Sebastian Adams ’21 is the choreographer on Yo’s production team. Like Yo, he has a range of creative skills and offered his own unique perspective to The Imugi Myth. Classically trained in dance at the Conservatory of Luxembourg, Adams brought a modern twist to the traditional mythology. “We did a lot of cultural research,” says Adams. “I felt very motivated to do this piece justice as a Korean cultural heritage play.” Adams immersed himself in the foundational movements of Korean folk dance. “I wanted to know why the people were dancing,” he says. “I need that connection to the humanistic trait in us all.”
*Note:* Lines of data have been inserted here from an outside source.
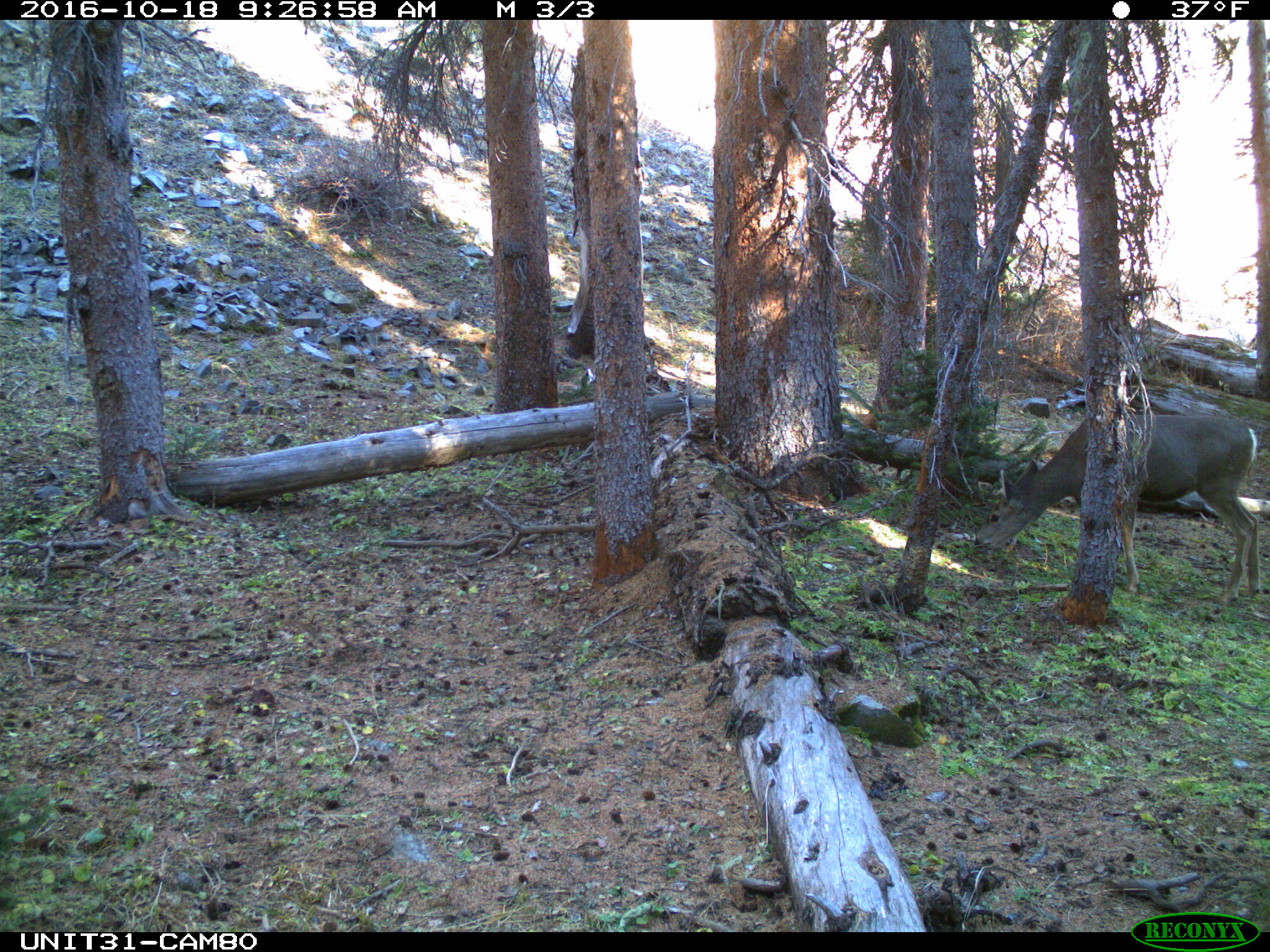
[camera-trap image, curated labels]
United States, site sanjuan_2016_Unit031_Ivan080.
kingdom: Animalia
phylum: Chordata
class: Mammalia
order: Artiodactyla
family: Cervidae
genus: Odocoileus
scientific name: Odocoileus hemionus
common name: mule deer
Korean farmers in rural villages historically danced in reverence to the dragon as a symbol of harvest, growth, and rejuvenation. Adams choreographed the dance to begin with these traditional horizontal, earthbound movements, reflecting hardship and connection to the earth. But as the play progresses, and the girl and the dragon work to save the village from drought, the gestures become vertical and reaching. “I played with movements and my background of jazz and ballet, and infused my own style to make a hybrid dance form specifically for The Imugi Myth.”

Indeed, the production is something entirely new. A hybrid of theater, animation, and cinema, of traditional and modern, Yo and her team explore the uncertainty and power of being in between. Stage director Amanda DeRego ’21, who took on the challenge of bringing all of these elements into a cohesive story, says, “I think too often the world wants us to choose just one thing, or be one thing. But for much of my life, I’ve asked ‘why?’” Yo, too, feels an affinity for working in this new and liminal space. “It mirrors the biracial aspect of my identity, the way I exist as a person,” she says.

Some of her professors and mentors have suggested that Yo should narrow her focus, find a specialty or niche. And while she understands the importance of a focus, she never wants to cut herself off from an opportunity. “My curiosity is exactly why I’ve done so many things,” she says. “I am someone who is very, very curious.” Her family has a personal twist on an old proverb: “Curiosity killed the Kat; satisfaction brought her back.”

“I am starting to lean towards a style and focus through having an attention specific to the environment. My materials, the story I’m telling, and the process are converging towards who I am, what I want to establish and change in the theater industry.” After graduation, Yo plans to take a gap year and has been accepted to graduate school at California Institute of the Arts for 2022. “Everything’s open,” she says. “It’s a little bit scary—but I want to make art. There’s just no way I can sit in a room with four white walls and not want to paint on them.”

 


KAREN BRIDGES is a marketing and communications coordinator and writer for University of Portland.